I love my Palm Pre but I'm starting to think it's something of a dead platform that only me and a handful of others are on.

Here's the thing, if you have a fledgling OS then you need to get it out to as wide an audience as possible attracting both end users and developers. So what the feggin' hell are they doing at Palm HQ?

 


I'll never understand why they went into an exclusive deal with O2 in the UK. Sure, I saw an O2 advert for the Pixi promoting WebOS a couple of weeks ago but that single advert is all I have noticed. You'd be forgiven for thinking O2 were being paid by the likes of Apple to sit on WebOS and keep it hidden because the Pre isn't getting any of the O2 advertising budget whereas they were shouting about iPhones from the rooftops. "The iPhone - only on O2" - remember that one?

 

Mind you, y' can't blame O2 exclusively. What are Palm doing to address the shortfalls of the Pre? Take this article from PreCentral written in August 2009 naming a list of flaws and missing features, yet here we are nearly a year later and most of those flaws and missing features are still relevant.

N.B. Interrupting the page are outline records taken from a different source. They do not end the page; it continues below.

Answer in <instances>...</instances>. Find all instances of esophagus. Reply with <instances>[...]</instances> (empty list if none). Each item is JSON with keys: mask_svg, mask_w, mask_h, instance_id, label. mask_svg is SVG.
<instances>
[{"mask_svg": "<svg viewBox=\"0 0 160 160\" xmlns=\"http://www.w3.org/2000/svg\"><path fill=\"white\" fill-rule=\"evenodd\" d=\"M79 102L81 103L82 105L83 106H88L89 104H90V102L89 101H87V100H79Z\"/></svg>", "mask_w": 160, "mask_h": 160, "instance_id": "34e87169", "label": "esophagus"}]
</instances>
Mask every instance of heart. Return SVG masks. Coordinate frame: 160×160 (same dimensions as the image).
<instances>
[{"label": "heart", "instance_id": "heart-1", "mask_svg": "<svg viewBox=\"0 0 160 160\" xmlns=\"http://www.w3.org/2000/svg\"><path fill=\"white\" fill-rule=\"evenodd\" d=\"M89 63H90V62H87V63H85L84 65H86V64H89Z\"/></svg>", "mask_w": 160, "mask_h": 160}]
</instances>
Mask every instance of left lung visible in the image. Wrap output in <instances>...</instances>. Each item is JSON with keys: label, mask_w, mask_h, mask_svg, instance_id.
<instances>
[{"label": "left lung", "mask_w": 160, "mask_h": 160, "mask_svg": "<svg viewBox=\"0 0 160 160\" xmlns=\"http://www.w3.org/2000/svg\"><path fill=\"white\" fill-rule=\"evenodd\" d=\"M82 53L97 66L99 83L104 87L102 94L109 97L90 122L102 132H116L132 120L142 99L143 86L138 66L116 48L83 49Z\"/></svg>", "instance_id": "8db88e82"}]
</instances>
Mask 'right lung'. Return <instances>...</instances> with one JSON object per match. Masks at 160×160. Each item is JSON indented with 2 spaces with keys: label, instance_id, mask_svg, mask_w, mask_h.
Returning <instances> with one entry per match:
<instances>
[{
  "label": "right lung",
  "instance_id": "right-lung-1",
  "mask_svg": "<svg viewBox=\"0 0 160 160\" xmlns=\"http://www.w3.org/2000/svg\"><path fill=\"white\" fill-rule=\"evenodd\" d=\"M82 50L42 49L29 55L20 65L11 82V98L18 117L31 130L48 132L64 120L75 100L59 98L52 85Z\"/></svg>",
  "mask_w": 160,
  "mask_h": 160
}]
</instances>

Come on Palm, where's a firmware update to address 'em?

 

WebOS is beautiful - the best mobile OS I've seen, better than iPhone, better than Android, better than Blackberry. Comparing it to Windows Mobile is like comparing Apple OS8 to Windows95 back in 1998-ish - there is no competition, yet like then the masses are buying devices with these lesser operating systems because they either haven't heard of the Pre/WebOS, want to stick with a bigger brand or established OS or still think Palm hardware runs cranky-old PalmOS.

 

WebOS seems to be becoming more reliant on the homebrew community than commercial developers. Installing Preware is a must just to get some basic patches in place for functionality Palm should have included three firmware updates ago. The App Store is a waste of time with crappy fart and quote programs being stuffed in there every day instead of anything actually worth looking at.

 

What do other users think? Check out PreCentral for a source of blinkered desperation. Most people airing their complaints on the forums there get shouted down with comments about how young the Smart Mobile market is and how there is plenty of room for WebOS. Maybe so, but it'll be those with a foothold in the market today who prosper tomorrow. Apple are in, so is Android. Even Microsoft is struggling with this one having peddled a pig of a mobile operating system with their brand stamped on it for so many years. WebOS needs to be taking off now if it's going to fly tomorrow. The trouble is, now HP own Palm you get the impression a mobile phone OS isn't what they're after. Maybe it'll make it to a tablet - I'd certainly like to see it on one, but who is going to buy it if the developers aren't there and Apple have already saturated the marketplace with the iPad?